Quoted passage -
## START

Dixon Edward Hoste (23 July 1861 – 11 May 1946) was a British Protestant Christian missionary to China and the longest lived of the Cambridge Seven. He became the successor to James Hudson Taylor as General Director of the China Inland Mission, (from 1902 to 1935).

Life
Hoste was born in 1861 as the son of Major General Dixon Edward Hoste. He was educated at Clifton College and the Royal Military Academy at Woolwich, and at the age of 18 was commissioned as a lieutenant in the Royal Artillery.  In 1882 he experienced a Christian conversion under the influence of Dwight Lyman Moody.

In 1883 he became interested in the work of the China Inland Mission, and was the first of the Cambridge Seven to apply to work with this mission, and after some delay he was accepted, sailing for China in 1885.  He was sent to Küwu (presumably Quwo), to the south of Linfen in Southern Shanxi.  In 1886, he was ordained as a pastor by Hudson Taylor, and moved to Hungtung (now Hongdong or Hongtong) to work with Stanley P. Smith (Peregrine) who had opened an opium refuge there at the invitation of Pastor Hsi. He worked under Hsi, wore Chinese clothes, ate Chinese food, and tried to get an insight into the Chinese mind. Hoste is credited with making the Chinese churches apply the indigenous principles of self-government, self-support, and self-propagation.

## END

Goal 1 -
Present the entries from the line with "Is the bus wheel" through the last entry as a two-column CSV with the headers entry_text and entry_answer, one row per entry. Put each value in a single quoted field, with line breaks replaced by spaces.
The entries that follow have nothing to do with the Hoste passage.

Data supplied -
## START

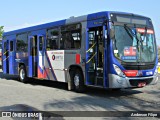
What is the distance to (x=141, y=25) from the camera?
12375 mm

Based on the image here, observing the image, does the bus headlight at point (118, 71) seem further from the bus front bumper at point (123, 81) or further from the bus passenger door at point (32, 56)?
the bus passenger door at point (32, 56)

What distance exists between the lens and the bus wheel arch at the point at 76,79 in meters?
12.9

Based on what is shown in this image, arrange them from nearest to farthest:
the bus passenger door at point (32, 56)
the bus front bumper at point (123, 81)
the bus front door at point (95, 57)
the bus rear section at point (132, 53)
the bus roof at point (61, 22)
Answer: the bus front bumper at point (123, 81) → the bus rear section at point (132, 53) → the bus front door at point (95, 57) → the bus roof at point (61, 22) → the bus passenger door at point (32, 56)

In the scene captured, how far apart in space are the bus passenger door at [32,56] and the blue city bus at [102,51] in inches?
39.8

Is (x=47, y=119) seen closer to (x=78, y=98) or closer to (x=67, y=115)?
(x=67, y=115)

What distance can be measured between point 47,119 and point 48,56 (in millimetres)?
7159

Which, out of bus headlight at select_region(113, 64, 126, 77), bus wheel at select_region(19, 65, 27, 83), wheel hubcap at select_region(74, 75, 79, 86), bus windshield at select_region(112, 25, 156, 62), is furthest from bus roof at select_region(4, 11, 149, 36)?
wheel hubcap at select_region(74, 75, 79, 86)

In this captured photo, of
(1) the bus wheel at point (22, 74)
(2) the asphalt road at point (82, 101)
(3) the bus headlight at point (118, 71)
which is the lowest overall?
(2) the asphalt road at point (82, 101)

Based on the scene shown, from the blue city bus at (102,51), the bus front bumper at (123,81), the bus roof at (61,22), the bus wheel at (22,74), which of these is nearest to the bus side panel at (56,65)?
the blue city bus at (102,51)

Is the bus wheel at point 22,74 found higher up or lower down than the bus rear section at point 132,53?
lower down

## END

Goal 2 -
Type out the Hoste passage word for word from "Dixon Edward Hoste (23" to "Dwight Lyman Moody.".

Task answer 1 -
entry_text,entry_answer
"Is the bus wheel at point 22,74 found higher up or lower down than the bus rear section at point 132,53?","lower down"

Task answer 2 -
Dixon Edward Hoste (23 July 1861 – 11 May 1946) was a British Protestant Christian missionary to China and the longest lived of the Cambridge Seven. He became the successor to James Hudson Taylor as General Director of the China Inland Mission, (from 1902 to 1935).

Life
Hoste was born in 1861 as the son of Major General Dixon Edward Hoste. He was educated at Clifton College and the Royal Military Academy at Woolwich, and at the age of 18 was commissioned as a lieutenant in the Royal Artillery.  In 1882 he experienced a Christian conversion under the influence of Dwight Lyman Moody.